TANJI: Let me ask you a question that I get asked a lot: Why no major attack in the US since 9/11? Is it a question of difficulty in setting off systemic cascading failures? If major attacks suffer from diminishing returns and small attacks ratchet up the “tax” on targeted cities, why haven’t we seen IEDs on Wall St. or Main St.?

ROBB: Here are a couple of reasons. First is the diminishing returns of symbolic terrorism A big attack like 9/11 is hard to top. Anything less would hurt the al Qaeda brand and fail to return fear to anything near the levels of 9/11. Second, al Qaeda was severely damaged when we invaded Afghanistan. Those resources it had left were spent on staying alive and helping launch the operation in Iraq. Remember, a major reason for 9/11 was to get the US into a guerrilla war in Asia and repeat the experience of Russia’s Afghanistan. In terms of systems disruptions, this method has only recently emerged from the experience in Iraq. Not everyone gets it yet, but the insight is spreading quickly in an organic fashion. You could conclude that the attack on Abqaiq and the Golden Mosque were examples of systems disruption (the latter being social systems disruption) that al Qaeda didn’t have to project power to the US to accomplish. “

I found the section in BNW on Urban Takedowns problematic as well. I liked Robb’s concept of a ” terrorism tax” on targeted cities because that jives with a systematic understanding of applying market forces to societal analysis. I think, on the margin for certain important, narrow, questions, this idea works very well.

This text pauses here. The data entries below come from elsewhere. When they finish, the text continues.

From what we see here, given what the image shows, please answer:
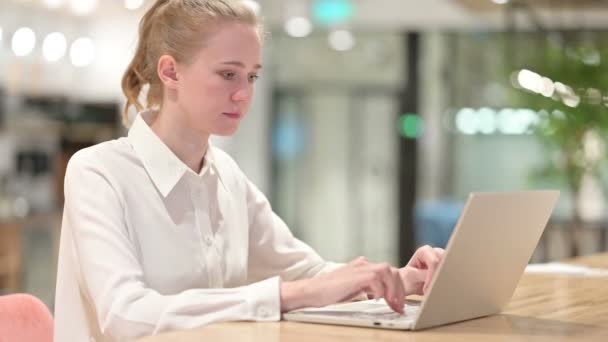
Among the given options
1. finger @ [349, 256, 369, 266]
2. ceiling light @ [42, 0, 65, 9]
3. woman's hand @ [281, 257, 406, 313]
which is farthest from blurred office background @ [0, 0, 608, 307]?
woman's hand @ [281, 257, 406, 313]

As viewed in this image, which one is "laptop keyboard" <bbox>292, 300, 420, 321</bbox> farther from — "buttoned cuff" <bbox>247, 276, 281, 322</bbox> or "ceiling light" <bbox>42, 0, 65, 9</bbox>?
"ceiling light" <bbox>42, 0, 65, 9</bbox>

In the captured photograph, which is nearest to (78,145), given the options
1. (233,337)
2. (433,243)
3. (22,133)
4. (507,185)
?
(22,133)

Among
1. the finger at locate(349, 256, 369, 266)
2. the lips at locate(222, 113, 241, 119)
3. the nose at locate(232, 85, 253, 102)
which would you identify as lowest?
the finger at locate(349, 256, 369, 266)

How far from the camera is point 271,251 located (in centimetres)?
251

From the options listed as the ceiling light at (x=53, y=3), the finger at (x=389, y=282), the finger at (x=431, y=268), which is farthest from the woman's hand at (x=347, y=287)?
the ceiling light at (x=53, y=3)

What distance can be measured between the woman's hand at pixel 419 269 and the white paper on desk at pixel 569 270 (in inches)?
39.4

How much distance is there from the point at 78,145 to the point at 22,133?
938 millimetres

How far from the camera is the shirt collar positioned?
214cm

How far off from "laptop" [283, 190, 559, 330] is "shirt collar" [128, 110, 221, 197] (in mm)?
431

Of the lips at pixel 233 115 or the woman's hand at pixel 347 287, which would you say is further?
the lips at pixel 233 115

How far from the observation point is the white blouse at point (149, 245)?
1820mm

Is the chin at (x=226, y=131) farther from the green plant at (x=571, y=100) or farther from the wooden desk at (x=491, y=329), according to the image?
the green plant at (x=571, y=100)

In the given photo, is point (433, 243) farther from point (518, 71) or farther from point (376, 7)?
point (376, 7)

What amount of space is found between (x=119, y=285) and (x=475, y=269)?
0.62 m
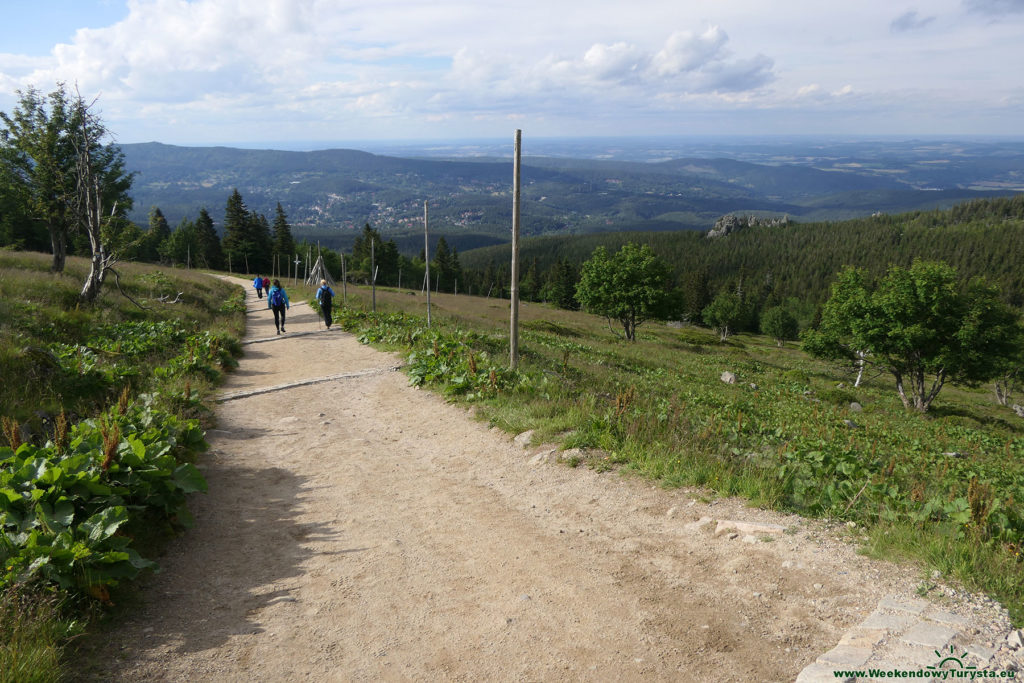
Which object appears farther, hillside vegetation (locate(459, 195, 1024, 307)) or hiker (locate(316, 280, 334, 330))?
hillside vegetation (locate(459, 195, 1024, 307))

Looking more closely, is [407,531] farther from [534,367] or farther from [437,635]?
[534,367]

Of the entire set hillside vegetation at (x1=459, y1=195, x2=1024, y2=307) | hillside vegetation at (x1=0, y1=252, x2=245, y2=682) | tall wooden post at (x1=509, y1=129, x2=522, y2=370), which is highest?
tall wooden post at (x1=509, y1=129, x2=522, y2=370)

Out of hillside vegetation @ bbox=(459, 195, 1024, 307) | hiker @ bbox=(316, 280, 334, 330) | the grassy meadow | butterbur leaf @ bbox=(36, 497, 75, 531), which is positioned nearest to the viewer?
butterbur leaf @ bbox=(36, 497, 75, 531)

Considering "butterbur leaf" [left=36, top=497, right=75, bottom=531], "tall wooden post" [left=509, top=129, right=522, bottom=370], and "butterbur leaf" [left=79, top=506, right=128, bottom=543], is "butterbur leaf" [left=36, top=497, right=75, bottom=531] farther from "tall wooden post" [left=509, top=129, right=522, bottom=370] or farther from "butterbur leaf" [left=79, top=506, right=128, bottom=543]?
"tall wooden post" [left=509, top=129, right=522, bottom=370]

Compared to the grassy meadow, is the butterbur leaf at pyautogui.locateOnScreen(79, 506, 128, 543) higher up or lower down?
higher up

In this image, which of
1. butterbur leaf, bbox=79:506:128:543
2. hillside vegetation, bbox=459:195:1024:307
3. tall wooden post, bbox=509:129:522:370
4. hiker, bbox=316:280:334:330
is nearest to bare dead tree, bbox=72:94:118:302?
hiker, bbox=316:280:334:330

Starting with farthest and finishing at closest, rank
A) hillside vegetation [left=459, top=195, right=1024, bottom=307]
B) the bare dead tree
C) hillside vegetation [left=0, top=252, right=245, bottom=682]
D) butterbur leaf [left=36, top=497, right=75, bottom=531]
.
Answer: hillside vegetation [left=459, top=195, right=1024, bottom=307], the bare dead tree, butterbur leaf [left=36, top=497, right=75, bottom=531], hillside vegetation [left=0, top=252, right=245, bottom=682]

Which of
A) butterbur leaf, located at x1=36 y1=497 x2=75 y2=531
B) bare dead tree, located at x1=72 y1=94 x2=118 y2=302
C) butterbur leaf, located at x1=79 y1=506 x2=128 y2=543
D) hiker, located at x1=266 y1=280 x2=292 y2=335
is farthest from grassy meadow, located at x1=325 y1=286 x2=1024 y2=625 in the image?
bare dead tree, located at x1=72 y1=94 x2=118 y2=302

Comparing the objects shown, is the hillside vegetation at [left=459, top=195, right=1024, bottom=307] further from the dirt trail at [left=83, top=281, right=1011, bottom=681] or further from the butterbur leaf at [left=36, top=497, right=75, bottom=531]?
the butterbur leaf at [left=36, top=497, right=75, bottom=531]

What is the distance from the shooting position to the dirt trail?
3.99 m

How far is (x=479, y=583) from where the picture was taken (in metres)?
5.08

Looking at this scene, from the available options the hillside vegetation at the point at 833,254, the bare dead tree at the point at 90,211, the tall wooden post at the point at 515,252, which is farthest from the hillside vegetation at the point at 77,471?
the hillside vegetation at the point at 833,254

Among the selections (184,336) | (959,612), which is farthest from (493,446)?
(184,336)

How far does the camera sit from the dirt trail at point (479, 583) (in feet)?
13.1
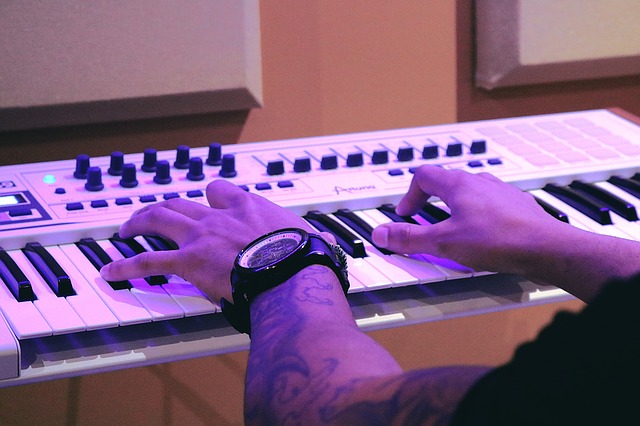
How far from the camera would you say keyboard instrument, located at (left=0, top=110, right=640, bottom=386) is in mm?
917

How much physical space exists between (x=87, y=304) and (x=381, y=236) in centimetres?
36

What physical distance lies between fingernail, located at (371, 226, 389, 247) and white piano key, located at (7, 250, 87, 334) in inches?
14.9

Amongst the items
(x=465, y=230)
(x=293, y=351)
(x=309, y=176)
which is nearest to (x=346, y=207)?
(x=309, y=176)

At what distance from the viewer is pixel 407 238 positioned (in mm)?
1089

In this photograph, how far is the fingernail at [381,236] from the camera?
3.61 ft

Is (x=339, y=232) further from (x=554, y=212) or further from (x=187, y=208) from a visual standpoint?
(x=554, y=212)

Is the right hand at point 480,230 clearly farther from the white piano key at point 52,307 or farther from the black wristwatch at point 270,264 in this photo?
the white piano key at point 52,307

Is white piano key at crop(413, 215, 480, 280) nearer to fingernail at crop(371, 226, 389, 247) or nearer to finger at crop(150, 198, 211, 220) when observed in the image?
fingernail at crop(371, 226, 389, 247)

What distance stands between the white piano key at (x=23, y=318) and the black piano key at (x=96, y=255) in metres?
0.10

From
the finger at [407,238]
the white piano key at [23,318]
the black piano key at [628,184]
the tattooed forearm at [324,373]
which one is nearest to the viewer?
the tattooed forearm at [324,373]

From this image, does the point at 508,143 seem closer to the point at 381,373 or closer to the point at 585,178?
the point at 585,178

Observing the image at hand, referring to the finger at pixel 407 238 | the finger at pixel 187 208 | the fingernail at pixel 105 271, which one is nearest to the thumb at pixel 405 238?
the finger at pixel 407 238

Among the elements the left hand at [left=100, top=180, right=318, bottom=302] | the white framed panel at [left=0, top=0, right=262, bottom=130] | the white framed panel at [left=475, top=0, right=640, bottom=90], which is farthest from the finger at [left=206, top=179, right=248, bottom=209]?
the white framed panel at [left=475, top=0, right=640, bottom=90]

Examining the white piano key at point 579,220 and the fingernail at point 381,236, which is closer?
the fingernail at point 381,236
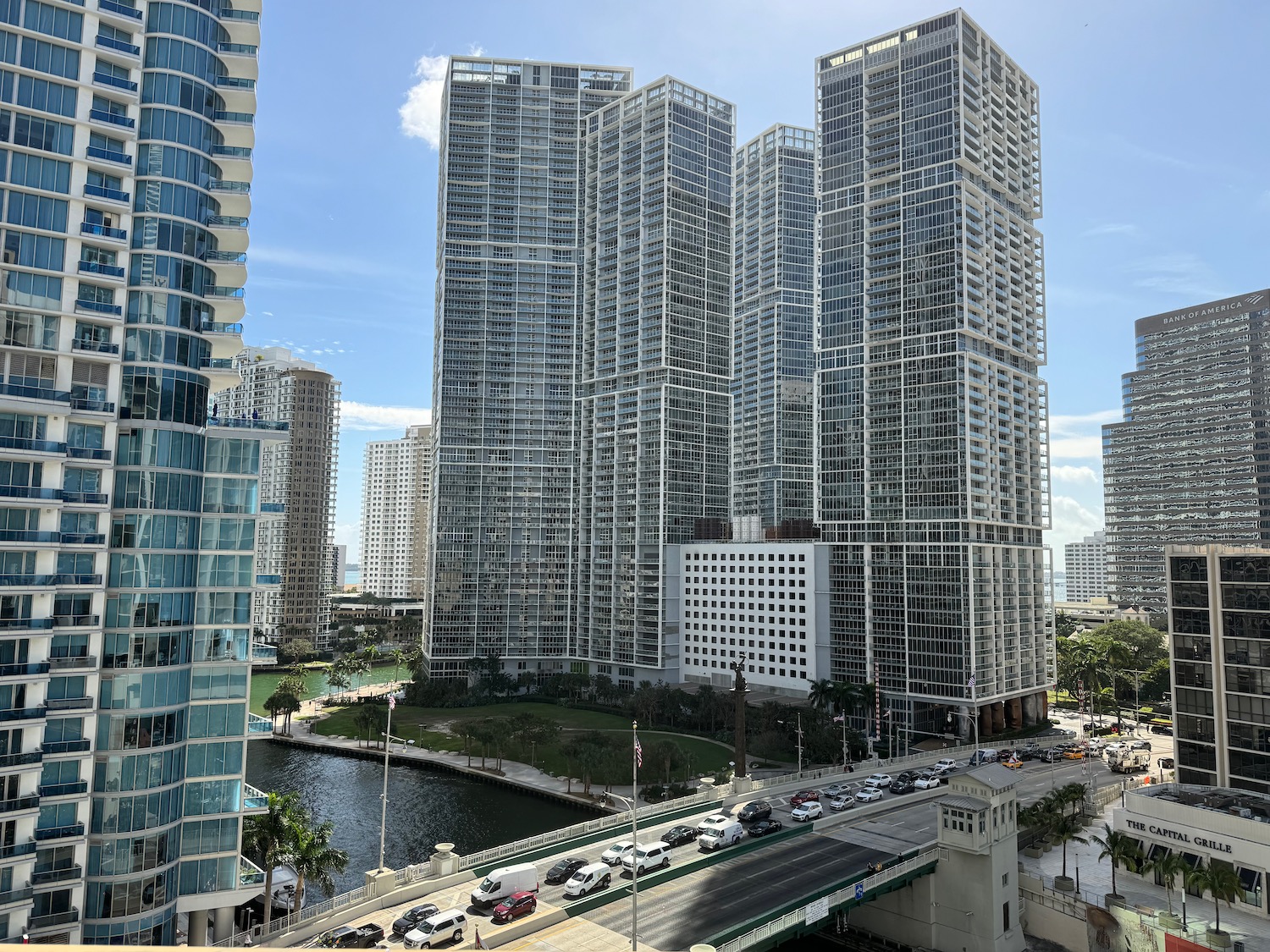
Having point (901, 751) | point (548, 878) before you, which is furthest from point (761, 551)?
point (548, 878)

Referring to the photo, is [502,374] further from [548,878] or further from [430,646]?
[548,878]

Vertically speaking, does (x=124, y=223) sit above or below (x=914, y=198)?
below

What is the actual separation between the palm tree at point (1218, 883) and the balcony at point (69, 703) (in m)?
89.8

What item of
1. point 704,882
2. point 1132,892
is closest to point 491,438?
point 704,882

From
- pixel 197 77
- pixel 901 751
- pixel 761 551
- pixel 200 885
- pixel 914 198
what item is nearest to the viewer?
pixel 200 885

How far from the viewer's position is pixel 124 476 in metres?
57.6

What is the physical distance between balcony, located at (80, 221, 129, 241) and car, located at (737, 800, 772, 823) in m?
73.0

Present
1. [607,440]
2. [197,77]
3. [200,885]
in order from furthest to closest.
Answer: [607,440] → [197,77] → [200,885]

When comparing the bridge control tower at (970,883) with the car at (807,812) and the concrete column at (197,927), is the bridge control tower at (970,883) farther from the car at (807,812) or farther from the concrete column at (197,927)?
the concrete column at (197,927)

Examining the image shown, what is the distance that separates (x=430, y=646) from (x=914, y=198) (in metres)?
142

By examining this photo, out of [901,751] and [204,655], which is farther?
[901,751]

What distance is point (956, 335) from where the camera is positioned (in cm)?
13800

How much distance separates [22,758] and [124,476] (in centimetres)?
1958

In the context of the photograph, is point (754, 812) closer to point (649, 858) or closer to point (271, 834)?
point (649, 858)
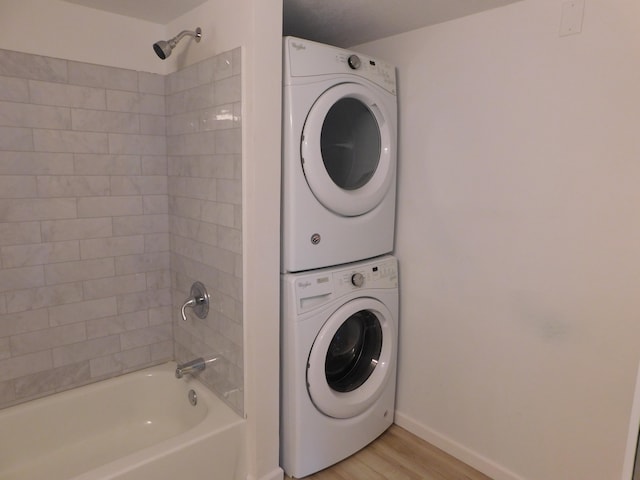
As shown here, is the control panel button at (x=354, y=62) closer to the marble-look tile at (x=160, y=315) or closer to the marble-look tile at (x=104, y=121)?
the marble-look tile at (x=104, y=121)

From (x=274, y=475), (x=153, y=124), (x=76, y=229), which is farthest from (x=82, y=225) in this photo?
(x=274, y=475)

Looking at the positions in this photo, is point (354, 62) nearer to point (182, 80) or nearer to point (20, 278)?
point (182, 80)

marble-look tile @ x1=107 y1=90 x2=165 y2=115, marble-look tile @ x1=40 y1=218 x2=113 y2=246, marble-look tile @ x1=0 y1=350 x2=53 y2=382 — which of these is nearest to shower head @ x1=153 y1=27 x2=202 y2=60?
marble-look tile @ x1=107 y1=90 x2=165 y2=115

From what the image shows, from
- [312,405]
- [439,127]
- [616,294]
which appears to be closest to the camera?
[616,294]

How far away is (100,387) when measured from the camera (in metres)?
2.02

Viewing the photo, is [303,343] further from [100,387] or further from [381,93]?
[381,93]

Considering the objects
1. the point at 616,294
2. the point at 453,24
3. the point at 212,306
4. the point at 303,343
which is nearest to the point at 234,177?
the point at 212,306

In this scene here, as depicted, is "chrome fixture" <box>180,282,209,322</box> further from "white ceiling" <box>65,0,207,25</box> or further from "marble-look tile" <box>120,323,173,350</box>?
"white ceiling" <box>65,0,207,25</box>

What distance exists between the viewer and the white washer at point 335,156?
5.49 ft

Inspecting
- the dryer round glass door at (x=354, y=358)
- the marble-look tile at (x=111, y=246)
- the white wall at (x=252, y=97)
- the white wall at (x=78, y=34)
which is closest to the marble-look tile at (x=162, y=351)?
the marble-look tile at (x=111, y=246)

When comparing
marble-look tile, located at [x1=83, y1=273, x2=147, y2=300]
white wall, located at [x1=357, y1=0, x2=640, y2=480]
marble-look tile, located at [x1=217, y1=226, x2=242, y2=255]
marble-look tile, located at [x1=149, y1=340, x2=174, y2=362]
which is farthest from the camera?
marble-look tile, located at [x1=149, y1=340, x2=174, y2=362]

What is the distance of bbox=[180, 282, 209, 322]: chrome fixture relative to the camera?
194 centimetres

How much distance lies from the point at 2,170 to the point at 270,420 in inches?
58.1

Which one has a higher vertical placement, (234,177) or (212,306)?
(234,177)
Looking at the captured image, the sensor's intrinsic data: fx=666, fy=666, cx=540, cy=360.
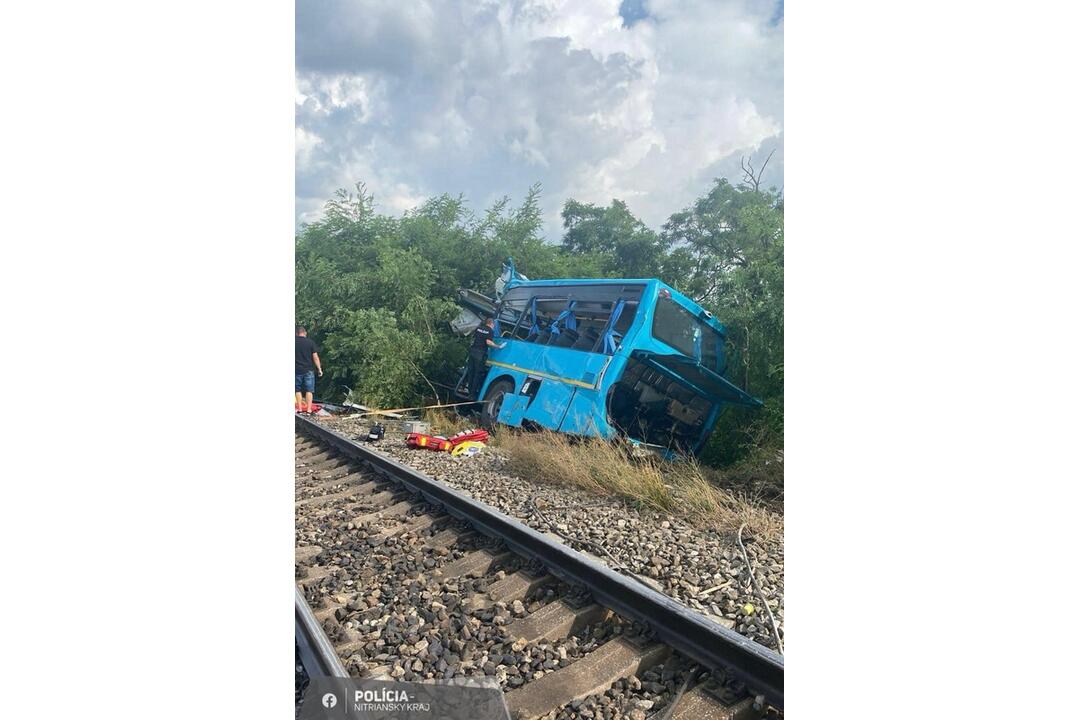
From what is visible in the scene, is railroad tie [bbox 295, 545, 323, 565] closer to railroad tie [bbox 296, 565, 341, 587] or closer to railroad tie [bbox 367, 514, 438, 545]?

OTOH, historically, all cities were essentially death traps that could only be sustained by a daily influx of migrants ( usually peasants fleeing rural poverty) that exceeded those dying from disease, violence, fire and malnutrition at a rate that vastly exceeded the toll taken by today’s terrorism. Only in advanced states, with the creation of modern sanitation and water systems, public health, police and fire services has this dynamic changed for the better. Many cities in the Gap and a few in the New Core are still in this ” feral” state. The point being that as a complex social and economic networks, cities may have greater resilience than we realize, which makes estimating terror effects problematic.